Exposure issues existed in Avionics, Engine Shop, Machine Shop, NDT Workshop, Spray Paint Shop, Hydraulic Shop, Sheet Metal Shop, Carpentry Shop, Light Strike, BFTS, Heli, Refuelers, Transport, Fire Crew, Photo Section, Air Sup Coy Signals, Apprentice school, Main Block, Main Tech Stores and even the Training Depot was affected.

Delay – Deny – Die

Dáil Éireann – 4th July 2019 – Public Accounts Committee – Irish Air Corps Toxic Chemical Exposure

Catherine Murphy T.D. (Kildare North)Public Accounts Committee

Watch Deputy Catherine Murphy question Mr. Ciaran Breen, Director of the State Claims Agency and Mr. Pat Kirwan,  Head of Enterprise Risk, also at the State Claims Agency, about the failure of a decade of Risk Management Section, Heath & Safety Management System audits at Casement Aerodrome, Baldonnel.

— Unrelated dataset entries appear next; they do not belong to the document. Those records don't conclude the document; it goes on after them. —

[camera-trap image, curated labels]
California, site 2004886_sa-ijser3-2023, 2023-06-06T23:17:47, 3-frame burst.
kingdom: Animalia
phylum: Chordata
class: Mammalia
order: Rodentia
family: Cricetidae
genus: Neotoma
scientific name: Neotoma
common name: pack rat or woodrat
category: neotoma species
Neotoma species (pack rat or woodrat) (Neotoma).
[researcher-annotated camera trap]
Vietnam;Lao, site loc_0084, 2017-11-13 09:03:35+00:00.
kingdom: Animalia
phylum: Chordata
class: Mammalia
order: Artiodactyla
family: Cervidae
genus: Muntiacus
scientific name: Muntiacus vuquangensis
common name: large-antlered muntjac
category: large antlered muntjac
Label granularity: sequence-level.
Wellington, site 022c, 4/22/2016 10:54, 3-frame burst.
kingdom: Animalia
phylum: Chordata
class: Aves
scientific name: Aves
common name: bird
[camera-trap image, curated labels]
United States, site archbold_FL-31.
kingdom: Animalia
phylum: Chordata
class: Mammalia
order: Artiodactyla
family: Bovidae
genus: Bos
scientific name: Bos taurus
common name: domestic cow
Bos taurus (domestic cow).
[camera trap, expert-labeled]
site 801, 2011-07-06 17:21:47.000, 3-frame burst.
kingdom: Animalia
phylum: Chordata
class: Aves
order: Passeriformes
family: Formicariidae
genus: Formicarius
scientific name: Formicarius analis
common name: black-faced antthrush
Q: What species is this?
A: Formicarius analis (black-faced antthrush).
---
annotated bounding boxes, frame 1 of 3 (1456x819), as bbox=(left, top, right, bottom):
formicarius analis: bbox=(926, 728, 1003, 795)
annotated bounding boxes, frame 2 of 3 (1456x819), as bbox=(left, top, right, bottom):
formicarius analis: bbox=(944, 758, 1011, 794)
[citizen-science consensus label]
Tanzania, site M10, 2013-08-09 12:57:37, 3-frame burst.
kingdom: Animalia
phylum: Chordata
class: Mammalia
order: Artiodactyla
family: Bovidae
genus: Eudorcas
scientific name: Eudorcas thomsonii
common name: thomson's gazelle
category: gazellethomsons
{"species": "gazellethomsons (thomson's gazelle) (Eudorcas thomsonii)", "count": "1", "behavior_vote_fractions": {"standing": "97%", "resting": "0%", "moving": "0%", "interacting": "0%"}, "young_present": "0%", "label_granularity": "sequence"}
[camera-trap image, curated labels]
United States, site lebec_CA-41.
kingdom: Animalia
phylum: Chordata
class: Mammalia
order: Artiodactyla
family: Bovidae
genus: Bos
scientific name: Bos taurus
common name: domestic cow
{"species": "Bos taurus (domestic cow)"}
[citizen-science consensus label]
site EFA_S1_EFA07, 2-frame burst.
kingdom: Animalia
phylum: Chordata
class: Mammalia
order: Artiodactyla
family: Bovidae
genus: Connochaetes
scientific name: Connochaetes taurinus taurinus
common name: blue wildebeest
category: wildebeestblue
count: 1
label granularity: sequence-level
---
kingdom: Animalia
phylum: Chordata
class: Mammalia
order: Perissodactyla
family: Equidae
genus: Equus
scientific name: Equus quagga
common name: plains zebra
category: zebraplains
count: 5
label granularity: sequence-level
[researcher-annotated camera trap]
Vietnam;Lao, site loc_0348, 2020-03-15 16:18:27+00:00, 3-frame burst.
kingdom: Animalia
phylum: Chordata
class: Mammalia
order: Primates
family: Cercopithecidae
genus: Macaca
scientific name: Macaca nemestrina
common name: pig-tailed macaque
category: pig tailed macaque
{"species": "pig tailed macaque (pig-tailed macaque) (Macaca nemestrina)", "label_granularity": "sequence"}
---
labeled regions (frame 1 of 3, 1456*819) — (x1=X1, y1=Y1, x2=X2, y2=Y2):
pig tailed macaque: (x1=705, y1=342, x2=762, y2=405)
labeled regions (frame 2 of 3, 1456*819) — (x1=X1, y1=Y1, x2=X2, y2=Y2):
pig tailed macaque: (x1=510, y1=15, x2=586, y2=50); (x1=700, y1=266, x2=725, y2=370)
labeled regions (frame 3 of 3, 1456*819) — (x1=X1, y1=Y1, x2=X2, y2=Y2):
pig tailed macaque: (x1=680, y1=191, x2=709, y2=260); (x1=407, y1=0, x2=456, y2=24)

The State Claims Agency audits at Baldonnel commenced in 2006 and continued as the Irish Air Corps were investigated by the Health & Safety Authority in 2016 for serious breaches of the Safety, Health & Welfare at Work Act 2005. Breaches that including the very basic failure to provide PPE or chemical training.

It took the threat of legal action by the Health & Safety Authority as well as 2 years & 9 months of intervention to finally close the HSA file on what their own inspectors described as the most serious case of chemical misuse in the history of the state.

It should be noted that the State Claims Agency were not only aware from 2013 that the unprotected chemical exposures at Baldonnel were an ONGOING LIVE ISSUE, but bizarrely failed to intervene to prevent further exposure once this knowledge was in their possession.

It took the actions of three whistle-blowers in 2015 to bring the ongoing toxic chemical Health & Safety failures at the Irish Air Corps to the attention of the Minister for Defence and also to the attention of the Health & Safety Authority.

Why did the State Claims Agency fail to notice the high rate of untimely mortality, the high rate of suicide, the high rate of sick leave, the lack of PPE records and the lack of any chemical training records in 10 years of supposed audits.

Why did the State Claims Agency fail to act in 2013 when they did become aware that personnel were still being needlessly exposed to dangerous chemicals without PPE and without any chemical safety training?